- Alıştırmanın amacı:
Listedeki satırları, içinde "What distance keeps" geçen satırdan başlayıp içinde "2400 millimetres" geçen satır da dahil olmak üzere hiç değiştirmeden yazdır.

- Alıştırma malzemesi:
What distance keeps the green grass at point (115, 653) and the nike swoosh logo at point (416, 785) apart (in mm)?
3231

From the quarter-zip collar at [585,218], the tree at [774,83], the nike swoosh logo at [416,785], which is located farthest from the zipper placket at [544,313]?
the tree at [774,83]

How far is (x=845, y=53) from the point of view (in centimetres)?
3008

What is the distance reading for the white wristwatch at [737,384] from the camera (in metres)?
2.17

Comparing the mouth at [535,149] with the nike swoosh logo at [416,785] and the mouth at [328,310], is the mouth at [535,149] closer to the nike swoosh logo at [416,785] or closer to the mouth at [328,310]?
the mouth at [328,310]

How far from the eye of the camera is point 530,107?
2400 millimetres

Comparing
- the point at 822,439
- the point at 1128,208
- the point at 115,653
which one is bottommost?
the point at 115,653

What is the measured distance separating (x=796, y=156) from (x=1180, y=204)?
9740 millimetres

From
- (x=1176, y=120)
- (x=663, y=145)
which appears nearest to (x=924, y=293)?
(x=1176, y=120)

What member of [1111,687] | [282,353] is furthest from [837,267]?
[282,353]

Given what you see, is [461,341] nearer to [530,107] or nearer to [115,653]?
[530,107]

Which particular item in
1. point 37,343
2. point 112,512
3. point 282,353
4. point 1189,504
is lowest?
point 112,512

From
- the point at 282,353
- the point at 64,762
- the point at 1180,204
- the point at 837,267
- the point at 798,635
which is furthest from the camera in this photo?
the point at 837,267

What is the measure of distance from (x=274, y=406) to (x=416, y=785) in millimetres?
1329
---
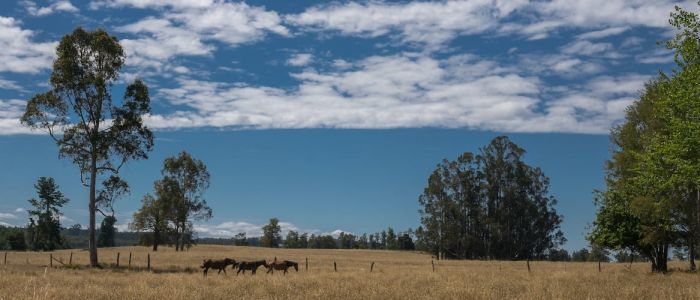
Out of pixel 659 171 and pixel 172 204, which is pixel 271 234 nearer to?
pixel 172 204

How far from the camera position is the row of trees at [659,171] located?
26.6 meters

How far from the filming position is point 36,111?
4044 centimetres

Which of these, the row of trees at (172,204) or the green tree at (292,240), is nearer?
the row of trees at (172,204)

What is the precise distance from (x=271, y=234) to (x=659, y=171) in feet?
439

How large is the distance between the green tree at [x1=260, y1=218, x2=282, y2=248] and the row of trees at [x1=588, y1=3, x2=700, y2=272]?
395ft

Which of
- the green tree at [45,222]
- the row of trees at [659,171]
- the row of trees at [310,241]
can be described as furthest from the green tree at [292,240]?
...
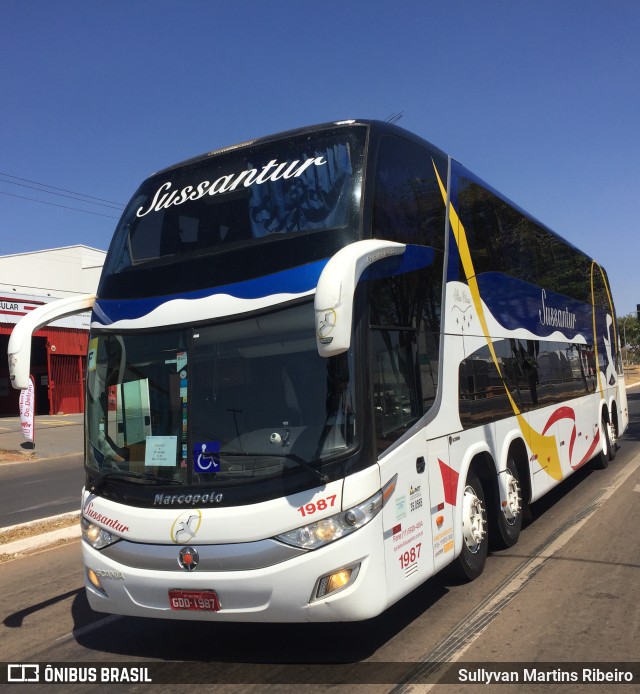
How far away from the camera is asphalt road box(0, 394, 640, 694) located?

- Alıştırma yanıtı:
What distance keeps the green grass at point (115, 653) and the nike swoosh logo at point (416, 785) apart (in mm)?
3231

From the quarter-zip collar at [585,218], the tree at [774,83], the nike swoosh logo at [416,785], which is located farthest from the zipper placket at [544,313]?
the tree at [774,83]

How far is (x=845, y=53) from the point of view (in centimetres)?
3008

What is the distance reading for the white wristwatch at [737,384] from the camera (in metres)?
2.17

Comparing the mouth at [535,149] with the nike swoosh logo at [416,785] and the mouth at [328,310], is the mouth at [535,149] closer to the nike swoosh logo at [416,785] or closer to the mouth at [328,310]?
the mouth at [328,310]

How far from the eye of the camera is point 530,107?
2400 millimetres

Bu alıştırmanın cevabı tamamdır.